RECORDS FOR THIS EXERCISE below:
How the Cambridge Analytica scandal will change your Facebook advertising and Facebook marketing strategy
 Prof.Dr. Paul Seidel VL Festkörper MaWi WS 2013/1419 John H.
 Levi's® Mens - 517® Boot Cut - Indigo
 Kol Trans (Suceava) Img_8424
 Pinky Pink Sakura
End of RECORDS FOR THIS EXERCISE.
-- TASK REQUIREMENTS --
Say each line again exactly as it appears above.

-- TASK SOLUTION --
How the Cambridge Analytica scandal will change your Facebook advertising and Facebook marketing strategy
 Prof.Dr. Paul Seidel VL Festkörper MaWi WS 2013/1419 John H.
 Levi's® Mens - 517® Boot Cut - Indigo
 Kol Trans (Suceava) Img_8424
 Pinky Pink Sakura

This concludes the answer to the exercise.